Anfang und der Regierungsverantwortung verweigert hat», sagte Röttgen, und:  „Auf eine Partei, die mal Lust hat zu regieren und dann wieder nicht, kann man sich nicht verlassen.“ Damit, so meine Vermutung, dürfte sich Röttgen drei Tage vor der Vorstandwahl selbst ins Aus geschossen haben. Vor einer Bundestagswahl, die aus Sicht der CDU/CSU mit Sicherheit sehr schwierig wird, eine von vielleicht nur zwei Koalitionsoptionen ohne jeden aktuellen Anlass einfach mal in die Tonne zu treten ist so dumm, dass es wohl auch der letzte Delegierte des CDU-Parteitags merkt. Die CDU hat immer einen unbedingten Machtanspruch gehabt. Durch dieses Interview hat Röttgen bewiesen, dass er nicht über den dafür notwendigen Machtinstinkt verfügt. Und dass Angela Merkel 2012 völlig recht hatte, ihn zu entlassen.

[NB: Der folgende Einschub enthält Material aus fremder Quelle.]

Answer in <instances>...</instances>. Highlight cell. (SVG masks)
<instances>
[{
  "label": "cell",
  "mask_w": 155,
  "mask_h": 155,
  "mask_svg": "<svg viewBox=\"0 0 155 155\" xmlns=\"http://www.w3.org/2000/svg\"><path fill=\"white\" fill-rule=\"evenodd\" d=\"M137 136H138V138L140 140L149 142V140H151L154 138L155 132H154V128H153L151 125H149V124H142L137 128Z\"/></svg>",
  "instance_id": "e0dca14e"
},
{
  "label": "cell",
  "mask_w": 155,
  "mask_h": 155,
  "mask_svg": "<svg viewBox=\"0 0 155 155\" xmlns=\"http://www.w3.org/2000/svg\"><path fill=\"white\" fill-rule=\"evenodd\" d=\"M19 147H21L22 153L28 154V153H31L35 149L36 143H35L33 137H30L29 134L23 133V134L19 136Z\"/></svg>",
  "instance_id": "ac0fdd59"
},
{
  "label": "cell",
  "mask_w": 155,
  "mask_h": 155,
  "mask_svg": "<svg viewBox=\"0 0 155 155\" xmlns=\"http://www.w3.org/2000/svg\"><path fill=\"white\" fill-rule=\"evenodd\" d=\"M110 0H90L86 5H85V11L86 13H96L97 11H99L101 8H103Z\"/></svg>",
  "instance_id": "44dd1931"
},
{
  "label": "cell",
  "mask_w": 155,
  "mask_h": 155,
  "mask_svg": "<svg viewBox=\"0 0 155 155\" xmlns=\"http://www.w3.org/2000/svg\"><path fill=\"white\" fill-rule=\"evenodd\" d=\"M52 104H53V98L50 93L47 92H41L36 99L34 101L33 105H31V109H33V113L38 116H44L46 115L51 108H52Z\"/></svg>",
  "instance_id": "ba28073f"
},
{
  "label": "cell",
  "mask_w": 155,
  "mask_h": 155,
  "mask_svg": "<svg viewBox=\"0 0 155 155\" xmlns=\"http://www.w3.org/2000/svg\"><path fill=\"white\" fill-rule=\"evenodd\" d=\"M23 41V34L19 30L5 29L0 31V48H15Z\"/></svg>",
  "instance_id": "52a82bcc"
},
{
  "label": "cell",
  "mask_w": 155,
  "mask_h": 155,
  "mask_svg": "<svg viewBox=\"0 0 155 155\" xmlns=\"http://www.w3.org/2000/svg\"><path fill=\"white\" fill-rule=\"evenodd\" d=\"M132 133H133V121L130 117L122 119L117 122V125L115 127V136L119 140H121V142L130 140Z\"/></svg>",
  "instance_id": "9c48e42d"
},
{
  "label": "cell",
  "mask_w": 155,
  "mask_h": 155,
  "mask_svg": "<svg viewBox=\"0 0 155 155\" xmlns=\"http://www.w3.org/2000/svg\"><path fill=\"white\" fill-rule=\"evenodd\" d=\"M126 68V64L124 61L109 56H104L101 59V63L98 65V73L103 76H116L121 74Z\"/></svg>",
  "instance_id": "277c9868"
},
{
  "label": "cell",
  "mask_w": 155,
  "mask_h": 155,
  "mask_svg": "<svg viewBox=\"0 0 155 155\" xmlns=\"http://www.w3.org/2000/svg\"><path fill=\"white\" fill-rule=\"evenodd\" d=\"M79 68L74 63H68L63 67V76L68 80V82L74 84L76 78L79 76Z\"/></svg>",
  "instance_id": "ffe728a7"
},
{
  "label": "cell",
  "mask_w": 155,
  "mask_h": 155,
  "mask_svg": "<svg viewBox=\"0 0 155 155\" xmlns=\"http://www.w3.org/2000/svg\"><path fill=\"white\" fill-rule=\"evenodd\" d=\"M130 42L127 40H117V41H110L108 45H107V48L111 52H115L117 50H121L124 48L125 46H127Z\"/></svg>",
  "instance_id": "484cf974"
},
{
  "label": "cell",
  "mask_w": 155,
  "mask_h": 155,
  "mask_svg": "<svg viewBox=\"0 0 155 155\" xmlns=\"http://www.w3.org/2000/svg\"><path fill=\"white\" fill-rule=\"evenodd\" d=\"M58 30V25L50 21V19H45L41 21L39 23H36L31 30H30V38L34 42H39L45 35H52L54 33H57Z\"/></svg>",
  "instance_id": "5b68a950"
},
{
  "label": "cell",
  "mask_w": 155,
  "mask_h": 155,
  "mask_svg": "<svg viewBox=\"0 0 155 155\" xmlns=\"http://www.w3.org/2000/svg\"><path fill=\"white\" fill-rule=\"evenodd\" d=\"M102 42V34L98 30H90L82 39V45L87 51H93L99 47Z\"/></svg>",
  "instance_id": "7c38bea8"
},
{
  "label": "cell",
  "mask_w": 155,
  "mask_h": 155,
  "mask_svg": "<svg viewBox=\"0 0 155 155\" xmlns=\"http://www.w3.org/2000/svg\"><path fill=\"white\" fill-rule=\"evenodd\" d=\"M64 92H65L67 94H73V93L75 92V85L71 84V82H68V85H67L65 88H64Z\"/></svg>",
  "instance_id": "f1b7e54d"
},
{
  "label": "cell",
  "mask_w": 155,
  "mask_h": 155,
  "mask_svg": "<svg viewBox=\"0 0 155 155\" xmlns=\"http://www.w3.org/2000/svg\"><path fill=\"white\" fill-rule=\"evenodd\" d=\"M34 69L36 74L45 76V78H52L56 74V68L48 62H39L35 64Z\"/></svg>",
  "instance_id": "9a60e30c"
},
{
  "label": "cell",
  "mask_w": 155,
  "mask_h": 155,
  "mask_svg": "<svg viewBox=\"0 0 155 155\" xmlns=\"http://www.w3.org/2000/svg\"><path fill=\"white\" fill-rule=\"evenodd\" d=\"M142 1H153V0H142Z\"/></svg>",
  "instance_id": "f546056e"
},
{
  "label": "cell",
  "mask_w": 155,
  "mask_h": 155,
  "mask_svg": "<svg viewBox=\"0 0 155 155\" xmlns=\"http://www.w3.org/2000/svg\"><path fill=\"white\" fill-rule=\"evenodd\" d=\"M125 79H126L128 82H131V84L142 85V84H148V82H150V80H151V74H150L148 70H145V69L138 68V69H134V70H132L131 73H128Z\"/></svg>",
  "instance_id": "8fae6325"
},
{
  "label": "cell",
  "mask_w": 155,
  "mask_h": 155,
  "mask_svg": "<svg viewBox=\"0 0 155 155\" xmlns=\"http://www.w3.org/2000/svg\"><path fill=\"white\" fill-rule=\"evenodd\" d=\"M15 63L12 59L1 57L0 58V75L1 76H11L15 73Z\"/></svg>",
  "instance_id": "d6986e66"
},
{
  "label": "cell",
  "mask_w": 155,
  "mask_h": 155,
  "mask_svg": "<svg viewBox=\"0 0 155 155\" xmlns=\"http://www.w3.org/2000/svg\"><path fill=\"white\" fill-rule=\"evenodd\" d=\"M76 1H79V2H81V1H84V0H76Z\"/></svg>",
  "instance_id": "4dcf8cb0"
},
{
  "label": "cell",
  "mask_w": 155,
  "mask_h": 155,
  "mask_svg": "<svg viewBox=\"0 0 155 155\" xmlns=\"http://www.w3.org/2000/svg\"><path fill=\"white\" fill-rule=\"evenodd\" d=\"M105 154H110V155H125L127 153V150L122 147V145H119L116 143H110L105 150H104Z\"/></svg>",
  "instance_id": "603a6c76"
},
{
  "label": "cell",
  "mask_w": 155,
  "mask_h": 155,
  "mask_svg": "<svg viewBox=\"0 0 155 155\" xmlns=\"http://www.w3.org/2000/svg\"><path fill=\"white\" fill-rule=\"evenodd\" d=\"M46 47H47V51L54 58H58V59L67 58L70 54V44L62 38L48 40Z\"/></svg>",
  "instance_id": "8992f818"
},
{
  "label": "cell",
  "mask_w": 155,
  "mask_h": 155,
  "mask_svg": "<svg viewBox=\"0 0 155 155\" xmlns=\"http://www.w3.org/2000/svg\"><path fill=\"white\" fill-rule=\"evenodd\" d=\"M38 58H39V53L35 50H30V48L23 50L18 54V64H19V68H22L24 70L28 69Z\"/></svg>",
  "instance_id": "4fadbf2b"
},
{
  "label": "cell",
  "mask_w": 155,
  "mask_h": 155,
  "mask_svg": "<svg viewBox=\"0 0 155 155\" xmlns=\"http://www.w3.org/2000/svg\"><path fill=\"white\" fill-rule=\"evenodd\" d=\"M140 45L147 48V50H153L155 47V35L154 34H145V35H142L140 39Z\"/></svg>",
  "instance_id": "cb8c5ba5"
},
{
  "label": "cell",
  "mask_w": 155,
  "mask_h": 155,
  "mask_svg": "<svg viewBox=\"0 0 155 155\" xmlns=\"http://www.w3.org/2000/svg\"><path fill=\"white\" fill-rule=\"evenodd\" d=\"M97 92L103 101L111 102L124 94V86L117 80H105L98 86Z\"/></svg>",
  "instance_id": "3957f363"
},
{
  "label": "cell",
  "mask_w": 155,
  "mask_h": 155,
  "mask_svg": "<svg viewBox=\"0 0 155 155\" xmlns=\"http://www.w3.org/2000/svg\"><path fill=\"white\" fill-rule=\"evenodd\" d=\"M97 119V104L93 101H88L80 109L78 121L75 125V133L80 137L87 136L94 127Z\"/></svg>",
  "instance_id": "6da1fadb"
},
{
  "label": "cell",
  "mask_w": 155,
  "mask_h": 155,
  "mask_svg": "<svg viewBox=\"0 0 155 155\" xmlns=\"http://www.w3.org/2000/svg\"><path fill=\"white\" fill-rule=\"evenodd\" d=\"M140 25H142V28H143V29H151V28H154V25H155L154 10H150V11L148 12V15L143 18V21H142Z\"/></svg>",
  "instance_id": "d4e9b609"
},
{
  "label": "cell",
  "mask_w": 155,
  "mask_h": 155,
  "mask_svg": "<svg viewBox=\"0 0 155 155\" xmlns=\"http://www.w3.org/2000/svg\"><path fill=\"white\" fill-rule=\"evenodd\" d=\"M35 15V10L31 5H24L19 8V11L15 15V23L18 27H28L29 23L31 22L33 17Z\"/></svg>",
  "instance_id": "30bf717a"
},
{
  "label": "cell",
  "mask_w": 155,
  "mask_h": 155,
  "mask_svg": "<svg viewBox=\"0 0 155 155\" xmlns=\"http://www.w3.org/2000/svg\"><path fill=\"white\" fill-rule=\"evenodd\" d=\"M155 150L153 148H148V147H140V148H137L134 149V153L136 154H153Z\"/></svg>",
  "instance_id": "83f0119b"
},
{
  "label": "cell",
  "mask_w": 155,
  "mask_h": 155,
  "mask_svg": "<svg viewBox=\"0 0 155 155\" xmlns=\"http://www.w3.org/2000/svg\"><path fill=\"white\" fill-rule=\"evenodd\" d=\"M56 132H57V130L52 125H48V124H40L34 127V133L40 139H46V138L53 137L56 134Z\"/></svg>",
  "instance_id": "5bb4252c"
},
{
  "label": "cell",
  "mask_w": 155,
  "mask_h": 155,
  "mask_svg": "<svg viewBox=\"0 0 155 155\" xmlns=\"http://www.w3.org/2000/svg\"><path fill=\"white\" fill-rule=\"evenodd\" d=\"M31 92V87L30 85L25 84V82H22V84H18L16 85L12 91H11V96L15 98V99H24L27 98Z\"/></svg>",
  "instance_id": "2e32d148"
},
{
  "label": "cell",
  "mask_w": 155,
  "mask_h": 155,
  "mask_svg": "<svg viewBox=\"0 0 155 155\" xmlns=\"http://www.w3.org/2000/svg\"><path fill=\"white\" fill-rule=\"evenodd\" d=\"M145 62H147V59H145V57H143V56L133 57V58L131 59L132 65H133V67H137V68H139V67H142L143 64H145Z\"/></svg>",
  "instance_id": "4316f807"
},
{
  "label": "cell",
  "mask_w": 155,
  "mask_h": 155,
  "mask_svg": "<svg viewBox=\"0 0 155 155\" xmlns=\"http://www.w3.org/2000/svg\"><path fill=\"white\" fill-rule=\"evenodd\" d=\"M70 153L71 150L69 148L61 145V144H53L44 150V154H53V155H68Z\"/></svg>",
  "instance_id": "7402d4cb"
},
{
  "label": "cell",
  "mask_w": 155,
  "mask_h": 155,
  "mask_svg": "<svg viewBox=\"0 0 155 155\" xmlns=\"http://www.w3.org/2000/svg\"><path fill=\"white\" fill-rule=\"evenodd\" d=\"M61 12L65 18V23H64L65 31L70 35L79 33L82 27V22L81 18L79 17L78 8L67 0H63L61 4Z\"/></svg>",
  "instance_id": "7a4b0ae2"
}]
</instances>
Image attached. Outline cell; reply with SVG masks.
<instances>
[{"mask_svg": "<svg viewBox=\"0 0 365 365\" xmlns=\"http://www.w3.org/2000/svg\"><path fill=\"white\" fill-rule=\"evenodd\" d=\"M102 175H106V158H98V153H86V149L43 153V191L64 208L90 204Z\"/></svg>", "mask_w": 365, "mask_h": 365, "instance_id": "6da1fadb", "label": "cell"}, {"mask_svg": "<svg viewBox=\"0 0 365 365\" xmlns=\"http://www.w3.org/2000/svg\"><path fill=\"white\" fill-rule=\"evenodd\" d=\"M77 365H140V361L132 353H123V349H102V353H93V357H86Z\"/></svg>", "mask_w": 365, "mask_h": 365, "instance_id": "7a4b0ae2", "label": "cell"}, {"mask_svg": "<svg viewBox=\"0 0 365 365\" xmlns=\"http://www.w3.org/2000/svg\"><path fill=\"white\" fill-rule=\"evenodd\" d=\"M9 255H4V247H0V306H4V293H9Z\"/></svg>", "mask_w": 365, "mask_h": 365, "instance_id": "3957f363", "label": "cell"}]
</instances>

Ein Großteil der CDU wird unzufrieden sein

Viel spricht für Armin Laschet, aber sicher ist die Sache nicht – Foto: CDU/Laurence Chaperon

Wir dürfen gespannt sein. Im September hatte ich mich festgelegt, dass Friedrich Merz in der CDU nichts mehr wird und Armin Laschet als leibhaftiger Kompromiss das Rennen macht. Das vermute ich auch heute noch – würde es aber nicht mehr beschwören. Es kann auch anders kommen. Wer auch immer gewinnt: Eine großer Teil der CDU wird unzufrieden sein, und zwar länger anhaltend. Das wird sich noch als großes Problem im Wahljahr herausstellen.

2 Antworten

  1. So sieht’s wohl aus. Nur zu Kandidat Röttgen sehe ich die Sache etwas anders. Er ist ja kein Ignorant. Natürlich weiß er, dass er selber k e i n e Wahl gewinnen kann. Aber vielleicht eine Auswahl, wenn es bald ums neue Kabinett und das AA geht? Er kandidiert doch jetzt nicht um den Vorsitz. Er braucht einen prallen Achtungserfolg für seine tatsächlichen Ambitionen.
    Norbert Röttgen weiß schon, warum die FDP seinerzeit nicht ins letzte Kabinett Merkel eingetreten ist. Nein, er setzt auf die Stimmen der Delegierten, die das nicht wissen oder wissen wollen.

  2. Wenn man sich mal denkt, man könnte Herrn Merz persönlich treffen. Der einem dann mit schrägem Blick und absolut respektlos seinen Genius präsentiert, wer möchte denn wirklich 2021 mit so einer Person die Ehre haben, im selben Raum zu sein.